Predicting the Winner of Copa America 2024 with Data Science — Part 2

12 min readJul 4, 2024

¿Prefieres leer en español? Haz clic aquí para leer el artículo en español.

In my previous post, I simulated the entire Copa America 2024 tournament using the Elo rating system to measure team strength, predicting Argentina as the winner. I also mentioned that it would be better to simulate the knockout stage after the group stage since the Elo ratings would more accurately reflect the teams’ strengths by then.

Now that the Copa America 2024 group stage is over and the knockout stage begins today (July 4, 2024) with Argentina facing Ecuador, it’s the perfect time to:

Evaluate how my original simulation performed for the group stage.
Run an updated simulation for the knockout stage.
Make the final call on who will be the Copa America 2024 champion!

How did my group-stage simulation perform?

### Data listing
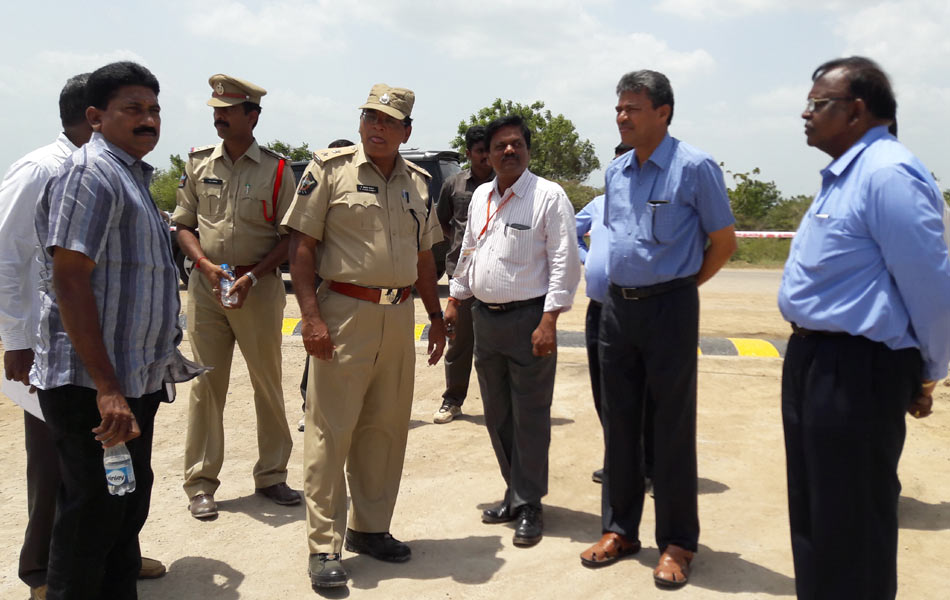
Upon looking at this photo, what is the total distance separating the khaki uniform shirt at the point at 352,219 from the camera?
3.60 m

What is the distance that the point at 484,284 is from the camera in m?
4.06

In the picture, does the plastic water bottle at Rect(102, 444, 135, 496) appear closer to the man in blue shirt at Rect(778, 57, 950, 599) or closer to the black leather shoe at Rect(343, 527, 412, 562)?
the black leather shoe at Rect(343, 527, 412, 562)

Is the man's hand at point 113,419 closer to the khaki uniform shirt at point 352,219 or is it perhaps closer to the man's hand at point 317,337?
the man's hand at point 317,337

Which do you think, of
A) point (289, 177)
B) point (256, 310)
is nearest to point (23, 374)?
point (256, 310)

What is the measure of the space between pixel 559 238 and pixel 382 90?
1.08 m

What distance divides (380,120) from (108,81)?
3.84 ft

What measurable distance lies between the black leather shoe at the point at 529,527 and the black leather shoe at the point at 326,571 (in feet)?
2.94

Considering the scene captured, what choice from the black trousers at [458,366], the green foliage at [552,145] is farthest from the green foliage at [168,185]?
the black trousers at [458,366]

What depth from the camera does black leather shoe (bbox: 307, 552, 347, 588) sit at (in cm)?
349

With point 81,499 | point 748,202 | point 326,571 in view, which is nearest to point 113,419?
point 81,499

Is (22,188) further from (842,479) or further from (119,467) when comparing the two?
(842,479)

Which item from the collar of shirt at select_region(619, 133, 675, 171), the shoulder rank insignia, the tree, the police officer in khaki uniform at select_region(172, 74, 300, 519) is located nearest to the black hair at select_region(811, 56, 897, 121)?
the collar of shirt at select_region(619, 133, 675, 171)

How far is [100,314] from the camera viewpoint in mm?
2707

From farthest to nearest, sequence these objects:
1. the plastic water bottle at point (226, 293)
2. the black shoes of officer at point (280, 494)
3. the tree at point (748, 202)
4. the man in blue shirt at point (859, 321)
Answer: the tree at point (748, 202), the black shoes of officer at point (280, 494), the plastic water bottle at point (226, 293), the man in blue shirt at point (859, 321)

### What is being asked
From the Copa America article, reproduce the passage that begins at the words "Now that the" and stops after "the knockout stage.". The rows are separate material, unrelated to the Copa America article.

### Answer in full
Now that the Copa America 2024 group stage is over and the knockout stage begins today (July 4, 2024) with Argentina facing Ecuador, it’s the perfect time to:

Evaluate how my original simulation performed for the group stage.
Run an updated simulation for the knockout stage.